Consigne:
Poursuivez, à partir de sa dernière phrase, l'extrait ci-dessous consacré à l'essai d'Emmanuel Reibel sur la musique romantique.
══ Extrait
La musique est-elle romantique ?

Un brillant essai d’Emmanuel Reibel pose une question essentielle : existe-t-il une musique romantique ?

La musique est-elle romantique ?

Hoffmann considérait la musique comme le plus romantique de tous les arts. Qu’entendait-il par là ? Si l’on peut s’accorder sur une définition de la musique, bien que cette définition n’aille pas de soi, on sait que le mot « romantisme » recouvre des mythes et des réalités on ne peut plus divers. Alors, la musique est-elle romantique en soi, ou bien existe-t-il une musique romantique ? C’est tout l’enjeu du livre récent d’Emmanuel Reibel dont le titre même est en soi saturé d’hypothèses : Comment la musique est devenue « romantique ». Avec pour sous-titre : De Rousseau à Berlioz. Car chacun sait que le romantisme, tel un fleuve souterrain, a traversé le XVIIIe siècle pour s’épanouir au début du XIXe. Chacun sait ? Chacun se souvient en tout cas que les manuels scolaires affirment de telles choses, alors que les frères Schlegel, dans leur revue Athaeneum (parue à la toute fin du XVIIIe siècle), annexaient Don Quichotte ou Shakespeare au romantisme. Il est vrai que l’éparpillement des villes dans lesquelles fleurit le romantisme en Allemagne (et dont l’errance d’un Schumann fut le signe) n’est en rien comparable avec le chaudron parisien des années 1820-1830.
════
══ Entrées fournies
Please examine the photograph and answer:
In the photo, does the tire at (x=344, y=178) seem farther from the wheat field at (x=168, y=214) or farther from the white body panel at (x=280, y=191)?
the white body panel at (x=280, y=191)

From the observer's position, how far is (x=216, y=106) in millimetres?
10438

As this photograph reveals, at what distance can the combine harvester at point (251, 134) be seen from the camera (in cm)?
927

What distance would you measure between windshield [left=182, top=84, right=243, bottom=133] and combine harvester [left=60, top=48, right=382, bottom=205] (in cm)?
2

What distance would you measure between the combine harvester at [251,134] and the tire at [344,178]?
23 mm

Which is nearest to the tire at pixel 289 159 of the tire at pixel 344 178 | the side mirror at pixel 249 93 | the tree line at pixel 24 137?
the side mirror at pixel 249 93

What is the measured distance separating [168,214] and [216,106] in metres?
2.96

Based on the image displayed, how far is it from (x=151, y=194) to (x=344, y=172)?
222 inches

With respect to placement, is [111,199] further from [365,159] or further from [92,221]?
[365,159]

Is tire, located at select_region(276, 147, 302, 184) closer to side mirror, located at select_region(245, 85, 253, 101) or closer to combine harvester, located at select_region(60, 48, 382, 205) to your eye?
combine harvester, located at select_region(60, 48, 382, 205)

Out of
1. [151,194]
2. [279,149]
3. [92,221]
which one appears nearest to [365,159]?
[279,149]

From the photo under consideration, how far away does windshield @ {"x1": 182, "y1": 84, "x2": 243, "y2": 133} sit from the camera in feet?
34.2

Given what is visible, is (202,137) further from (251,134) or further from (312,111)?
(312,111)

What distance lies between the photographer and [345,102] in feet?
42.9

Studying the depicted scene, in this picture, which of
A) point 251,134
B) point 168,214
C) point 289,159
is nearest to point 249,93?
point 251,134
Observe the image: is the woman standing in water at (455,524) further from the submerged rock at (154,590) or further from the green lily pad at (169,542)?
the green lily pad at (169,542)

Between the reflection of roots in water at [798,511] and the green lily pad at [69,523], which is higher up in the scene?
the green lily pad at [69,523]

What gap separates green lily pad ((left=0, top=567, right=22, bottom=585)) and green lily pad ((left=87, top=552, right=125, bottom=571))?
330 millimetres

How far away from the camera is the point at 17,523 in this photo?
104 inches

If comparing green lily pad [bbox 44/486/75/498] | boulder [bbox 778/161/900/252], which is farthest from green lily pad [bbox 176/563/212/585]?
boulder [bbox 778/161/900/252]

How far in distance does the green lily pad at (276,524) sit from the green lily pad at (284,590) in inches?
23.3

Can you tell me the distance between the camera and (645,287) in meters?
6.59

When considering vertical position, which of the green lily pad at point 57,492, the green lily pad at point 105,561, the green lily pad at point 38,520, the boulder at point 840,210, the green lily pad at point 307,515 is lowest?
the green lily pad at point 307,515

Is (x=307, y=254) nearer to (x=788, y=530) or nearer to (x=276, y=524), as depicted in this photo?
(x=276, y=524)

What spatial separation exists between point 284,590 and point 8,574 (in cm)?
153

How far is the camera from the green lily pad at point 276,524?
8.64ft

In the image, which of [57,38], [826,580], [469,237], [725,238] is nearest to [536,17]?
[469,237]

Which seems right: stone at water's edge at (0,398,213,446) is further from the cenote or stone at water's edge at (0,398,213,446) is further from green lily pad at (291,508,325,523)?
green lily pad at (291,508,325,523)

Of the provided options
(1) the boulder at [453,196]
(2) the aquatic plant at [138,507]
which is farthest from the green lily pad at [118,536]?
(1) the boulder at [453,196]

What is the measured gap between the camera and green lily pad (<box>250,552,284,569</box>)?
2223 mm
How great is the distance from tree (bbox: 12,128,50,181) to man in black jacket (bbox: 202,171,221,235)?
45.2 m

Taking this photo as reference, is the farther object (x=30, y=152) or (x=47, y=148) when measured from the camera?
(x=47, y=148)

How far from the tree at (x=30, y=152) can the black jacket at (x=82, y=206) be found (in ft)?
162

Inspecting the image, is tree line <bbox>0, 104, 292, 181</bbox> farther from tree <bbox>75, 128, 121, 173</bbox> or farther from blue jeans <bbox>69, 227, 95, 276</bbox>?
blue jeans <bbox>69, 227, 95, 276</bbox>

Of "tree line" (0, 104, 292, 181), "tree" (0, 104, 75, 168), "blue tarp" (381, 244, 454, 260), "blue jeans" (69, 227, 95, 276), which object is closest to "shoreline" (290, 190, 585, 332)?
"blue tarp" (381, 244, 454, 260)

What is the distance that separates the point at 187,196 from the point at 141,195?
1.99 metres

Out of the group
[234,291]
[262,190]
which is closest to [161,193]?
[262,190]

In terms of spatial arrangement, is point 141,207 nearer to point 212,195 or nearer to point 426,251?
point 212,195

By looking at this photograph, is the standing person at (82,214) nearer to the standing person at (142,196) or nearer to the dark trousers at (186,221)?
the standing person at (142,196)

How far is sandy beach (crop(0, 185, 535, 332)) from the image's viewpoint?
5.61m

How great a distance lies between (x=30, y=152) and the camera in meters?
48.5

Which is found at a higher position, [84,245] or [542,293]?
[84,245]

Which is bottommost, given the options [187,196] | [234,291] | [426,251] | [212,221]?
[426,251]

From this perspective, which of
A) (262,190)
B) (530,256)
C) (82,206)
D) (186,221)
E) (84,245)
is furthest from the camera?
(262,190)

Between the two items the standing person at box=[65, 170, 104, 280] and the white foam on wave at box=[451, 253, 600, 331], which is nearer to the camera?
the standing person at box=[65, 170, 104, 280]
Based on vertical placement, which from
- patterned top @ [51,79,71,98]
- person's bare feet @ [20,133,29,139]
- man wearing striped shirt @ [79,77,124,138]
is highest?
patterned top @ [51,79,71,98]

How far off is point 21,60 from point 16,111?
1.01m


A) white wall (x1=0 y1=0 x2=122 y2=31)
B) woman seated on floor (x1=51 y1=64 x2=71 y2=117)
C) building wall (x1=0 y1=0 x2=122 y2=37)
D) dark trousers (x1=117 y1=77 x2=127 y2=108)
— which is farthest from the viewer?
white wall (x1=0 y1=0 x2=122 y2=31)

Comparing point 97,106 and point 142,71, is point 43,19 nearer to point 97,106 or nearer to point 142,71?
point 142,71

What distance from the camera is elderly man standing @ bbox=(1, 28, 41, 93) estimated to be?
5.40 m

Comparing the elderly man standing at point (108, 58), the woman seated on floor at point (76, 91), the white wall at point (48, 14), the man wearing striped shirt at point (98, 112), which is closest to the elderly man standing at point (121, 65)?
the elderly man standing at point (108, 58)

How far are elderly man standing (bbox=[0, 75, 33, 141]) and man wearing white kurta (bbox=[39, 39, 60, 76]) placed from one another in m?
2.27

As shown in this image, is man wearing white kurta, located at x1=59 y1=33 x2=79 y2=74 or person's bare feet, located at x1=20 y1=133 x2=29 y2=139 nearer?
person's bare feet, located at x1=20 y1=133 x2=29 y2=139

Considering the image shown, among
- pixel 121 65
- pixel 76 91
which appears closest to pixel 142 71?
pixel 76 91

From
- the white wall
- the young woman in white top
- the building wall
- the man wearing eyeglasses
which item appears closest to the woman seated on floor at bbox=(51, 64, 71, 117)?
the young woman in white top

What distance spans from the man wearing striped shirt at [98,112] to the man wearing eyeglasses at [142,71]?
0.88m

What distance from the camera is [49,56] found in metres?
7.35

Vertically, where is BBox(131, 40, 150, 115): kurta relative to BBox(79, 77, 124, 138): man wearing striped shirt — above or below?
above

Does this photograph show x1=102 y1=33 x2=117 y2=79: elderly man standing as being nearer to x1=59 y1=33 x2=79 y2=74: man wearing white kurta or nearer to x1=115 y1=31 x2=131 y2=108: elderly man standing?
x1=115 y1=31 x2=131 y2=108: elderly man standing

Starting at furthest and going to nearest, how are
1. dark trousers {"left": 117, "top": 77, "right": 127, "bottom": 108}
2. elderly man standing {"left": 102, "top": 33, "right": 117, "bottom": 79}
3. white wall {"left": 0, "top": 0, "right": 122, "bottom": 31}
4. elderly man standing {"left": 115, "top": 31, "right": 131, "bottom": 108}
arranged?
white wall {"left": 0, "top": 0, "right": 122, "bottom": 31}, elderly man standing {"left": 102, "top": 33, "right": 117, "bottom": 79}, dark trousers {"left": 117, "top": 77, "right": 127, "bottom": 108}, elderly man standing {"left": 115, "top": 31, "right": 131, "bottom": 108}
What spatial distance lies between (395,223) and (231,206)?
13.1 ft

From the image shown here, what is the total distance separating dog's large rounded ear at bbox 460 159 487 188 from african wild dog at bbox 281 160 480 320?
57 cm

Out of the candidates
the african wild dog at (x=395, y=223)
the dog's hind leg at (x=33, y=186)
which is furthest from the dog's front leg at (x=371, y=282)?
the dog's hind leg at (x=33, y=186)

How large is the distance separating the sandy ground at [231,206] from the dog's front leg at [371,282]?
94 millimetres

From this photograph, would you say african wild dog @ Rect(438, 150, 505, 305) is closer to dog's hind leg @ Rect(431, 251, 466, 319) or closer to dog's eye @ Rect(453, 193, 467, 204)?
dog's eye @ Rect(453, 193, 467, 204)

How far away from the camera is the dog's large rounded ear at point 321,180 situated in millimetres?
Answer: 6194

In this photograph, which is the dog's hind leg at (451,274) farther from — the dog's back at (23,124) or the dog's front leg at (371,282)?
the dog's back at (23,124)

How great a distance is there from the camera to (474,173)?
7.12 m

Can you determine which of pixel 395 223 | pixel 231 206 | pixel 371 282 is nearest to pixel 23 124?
════
Réponse:
Tout est bien sûr dans les guillemets, et l’on devine, à la simple lecture de ce titre, que l’auteur va d’abord s’efforcer non pas de définir mais de cerner ce qu’on appelle le romantisme. Un mouvement ? une période ? une sensibilité ? un genre ? De même que le mot « baroque », le mot « romantique » est en effet redoutablement polysémique. Et quand bien même on ferait académiquement commencer le romantisme musical avec Beethoven, on sait aussi qu’il faut parler non seulement des compositeurs mais aussi de l’interprétation musicale, c’est-à-dire de la réception de l’art.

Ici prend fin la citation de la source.